DATASET:

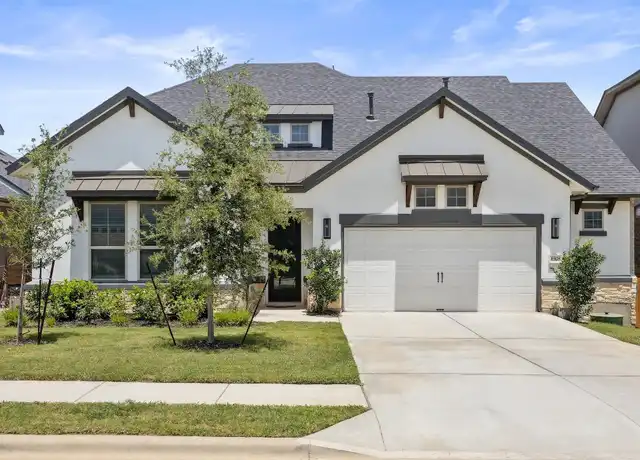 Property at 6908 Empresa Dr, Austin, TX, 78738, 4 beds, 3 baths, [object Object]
==
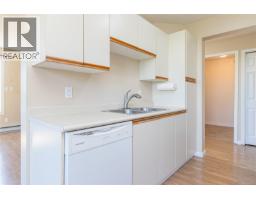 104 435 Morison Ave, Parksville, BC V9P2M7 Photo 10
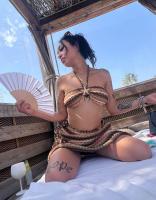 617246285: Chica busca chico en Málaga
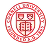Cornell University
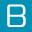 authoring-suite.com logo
--
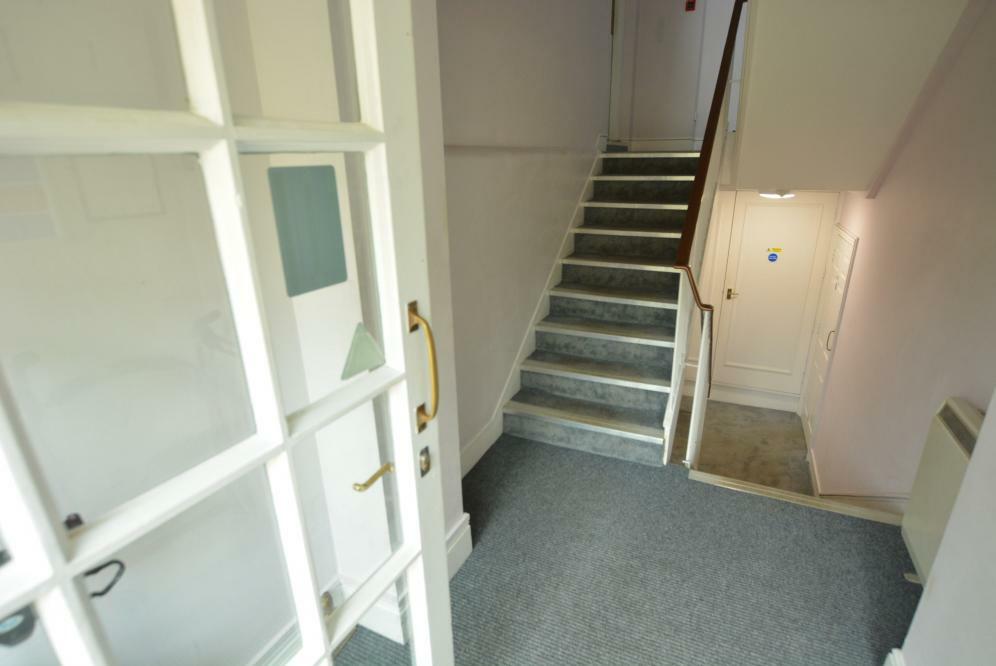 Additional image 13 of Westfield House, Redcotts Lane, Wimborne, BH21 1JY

ACTIVITY: Leaving every picture aside, reproduce exactly the lines above from the one with "104 435 Morison" up to and including the one with "authoring-suite.com logo", and no others.

SOLVED PROBLEM:
 104 435 Morison Ave, Parksville, BC V9P2M7 Photo 10
 617246285: Chica busca chico en Málaga
Cornell University
 authoring-suite.com logo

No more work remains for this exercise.